[Source data — start]

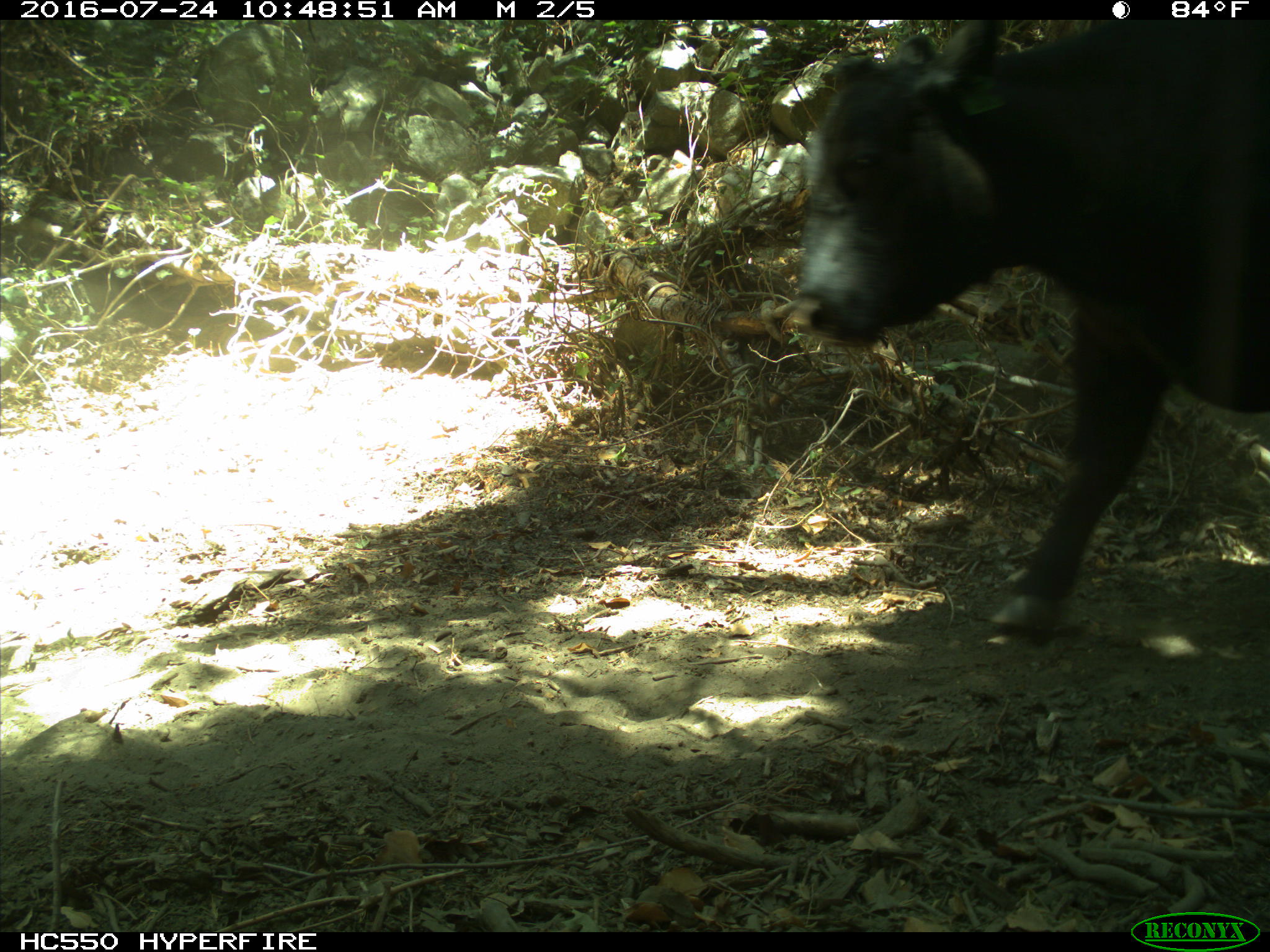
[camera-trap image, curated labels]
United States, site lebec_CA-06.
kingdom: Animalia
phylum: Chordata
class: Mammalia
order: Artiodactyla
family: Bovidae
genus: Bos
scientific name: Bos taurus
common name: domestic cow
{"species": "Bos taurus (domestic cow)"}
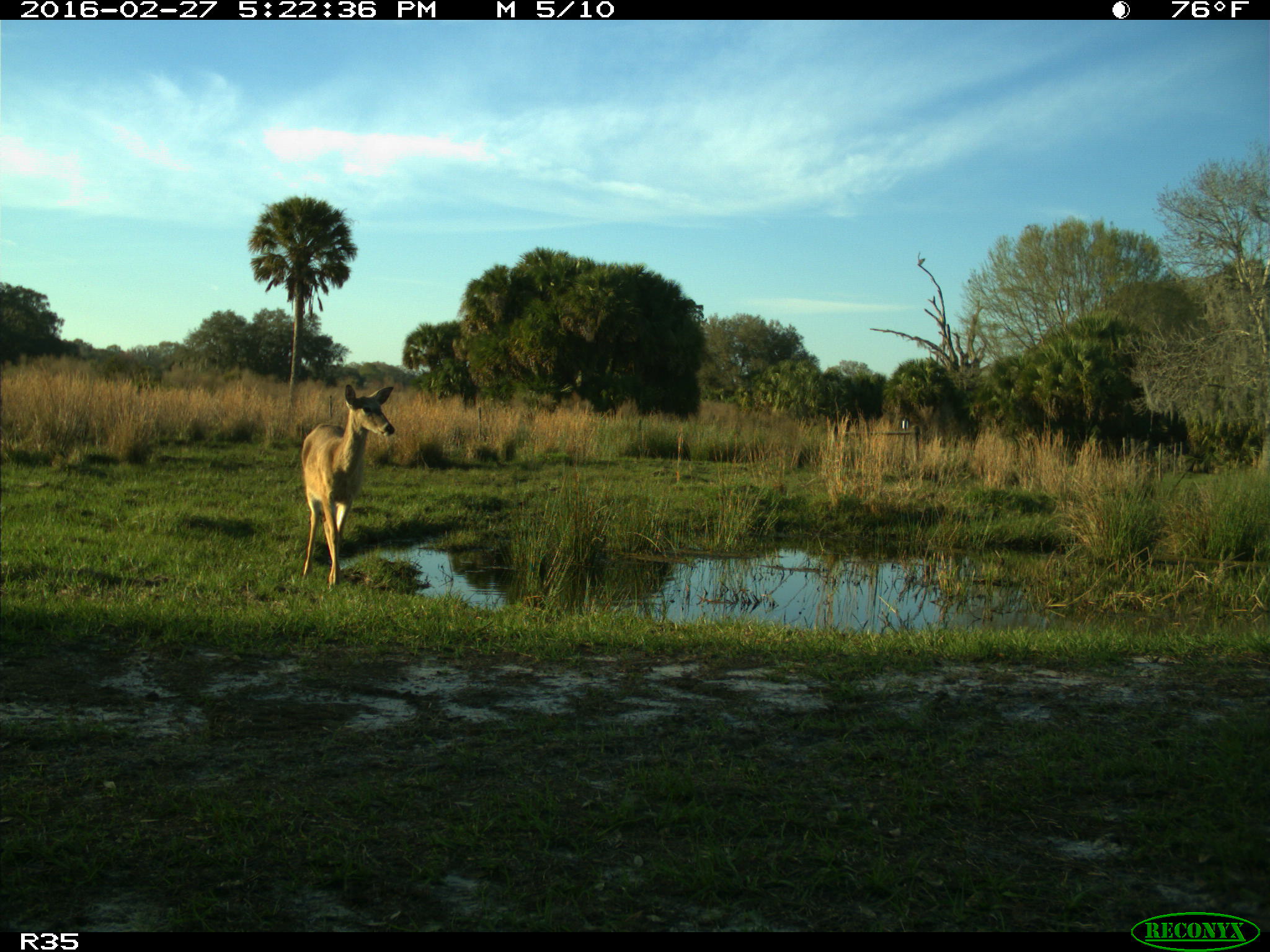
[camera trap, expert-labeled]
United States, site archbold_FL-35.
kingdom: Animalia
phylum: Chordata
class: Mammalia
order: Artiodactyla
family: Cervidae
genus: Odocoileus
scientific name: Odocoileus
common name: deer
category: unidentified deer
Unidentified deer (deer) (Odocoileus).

[Source data — finish]

- What this task involves -
With the pictures set aside, repeat every entry above exactly.

- Response to the exercise -
[camera-trap image, curated labels]
United States, site lebec_CA-06.
kingdom: Animalia
phylum: Chordata
class: Mammalia
order: Artiodactyla
family: Bovidae
genus: Bos
scientific name: Bos taurus
common name: domestic cow
{"species": "Bos taurus (domestic cow)"}
[camera trap, expert-labeled]
United States, site archbold_FL-35.
kingdom: Animalia
phylum: Chordata
class: Mammalia
order: Artiodactyla
family: Cervidae
genus: Odocoileus
scientific name: Odocoileus
common name: deer
category: unidentified deer
Unidentified deer (deer) (Odocoileus).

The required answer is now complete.